In recent years, Catherine Barron has painted on salvaged metal plates, old book covers and vintage photographs, incorporating elements of the surface support into the finished paintings. She continues in a similar vein with this latest series of works, painting on 12-inch bakelite records, as well as more traditional wooden boards.
The work charts the artist’s own, very personal story. The imagery is on the one hand situational - with a series of studio-based self-portraits – and on the other allegorical, as the artist leads us on a confessional and intensely emotional journey through her adult life.
For Barron, stories are fluid, with no definitive beginning, middle or end - rather they hang within the scaffolding of our existence. “When we want to say something, we pick out and articulate specific details to communicate an experience or a particular meaning. The stories we tell can relay something that has happened, something that is happening, but also something we imagine or hope for. How we tell the story also conveys how we feel about it, how we understand it.”

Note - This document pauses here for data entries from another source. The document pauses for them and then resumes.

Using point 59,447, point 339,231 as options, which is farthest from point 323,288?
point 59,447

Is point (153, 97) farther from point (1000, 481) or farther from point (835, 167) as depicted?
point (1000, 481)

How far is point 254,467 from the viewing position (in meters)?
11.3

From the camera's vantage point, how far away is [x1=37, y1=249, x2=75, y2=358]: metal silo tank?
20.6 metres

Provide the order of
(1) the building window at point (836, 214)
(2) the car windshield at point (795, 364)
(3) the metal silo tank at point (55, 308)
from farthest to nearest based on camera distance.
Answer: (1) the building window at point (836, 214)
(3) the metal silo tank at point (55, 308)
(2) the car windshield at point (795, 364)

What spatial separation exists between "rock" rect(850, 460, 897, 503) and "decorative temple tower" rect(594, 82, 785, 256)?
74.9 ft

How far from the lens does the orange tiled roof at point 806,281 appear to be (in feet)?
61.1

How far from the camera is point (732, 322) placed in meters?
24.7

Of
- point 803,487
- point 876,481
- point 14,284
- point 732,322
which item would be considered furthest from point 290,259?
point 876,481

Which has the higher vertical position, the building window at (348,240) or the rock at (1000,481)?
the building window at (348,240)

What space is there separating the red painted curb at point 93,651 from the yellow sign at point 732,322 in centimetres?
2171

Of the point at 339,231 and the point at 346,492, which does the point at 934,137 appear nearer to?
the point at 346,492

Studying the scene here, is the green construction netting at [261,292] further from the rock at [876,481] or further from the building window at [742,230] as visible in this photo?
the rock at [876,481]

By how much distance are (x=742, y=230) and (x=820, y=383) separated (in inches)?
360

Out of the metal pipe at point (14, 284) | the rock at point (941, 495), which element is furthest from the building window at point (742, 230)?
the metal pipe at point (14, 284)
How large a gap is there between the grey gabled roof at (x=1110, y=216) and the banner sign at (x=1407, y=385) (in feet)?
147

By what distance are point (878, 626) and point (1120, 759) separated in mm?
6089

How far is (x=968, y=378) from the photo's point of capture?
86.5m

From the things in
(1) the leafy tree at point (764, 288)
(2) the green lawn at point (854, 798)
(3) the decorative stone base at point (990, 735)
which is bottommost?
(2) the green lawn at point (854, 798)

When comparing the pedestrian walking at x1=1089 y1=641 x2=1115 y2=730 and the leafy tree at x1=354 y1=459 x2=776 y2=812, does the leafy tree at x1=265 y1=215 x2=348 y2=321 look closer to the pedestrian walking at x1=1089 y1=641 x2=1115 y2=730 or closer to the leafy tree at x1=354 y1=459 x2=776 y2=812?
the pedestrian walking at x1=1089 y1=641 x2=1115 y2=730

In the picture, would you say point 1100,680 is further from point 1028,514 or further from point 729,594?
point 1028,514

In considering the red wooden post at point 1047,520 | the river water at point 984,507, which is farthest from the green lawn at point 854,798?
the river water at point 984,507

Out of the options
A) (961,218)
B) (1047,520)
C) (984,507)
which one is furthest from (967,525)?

The book and the text ‘Lone Play’, which accompany the exhibition, marry the visual imagery with the written word and offer a broader context for the work. Copies of the book are available from the gallery.
Born in Co. Carlow, Catherine Barron studied at the Dun Laoghaire Institute of Art, Design and Tecnology, graduating in 1983. She has won numerous awards, most recently The De Vere’s Art Award at the RHA Annual Show, 2015. Her work can be found in many private and public collections including: Bank of Ireland, Glanbia, St James’s Hospital, Carlow Institute of Technology, the EPA, John De Vere, the Haverty Trust and the Department of Education.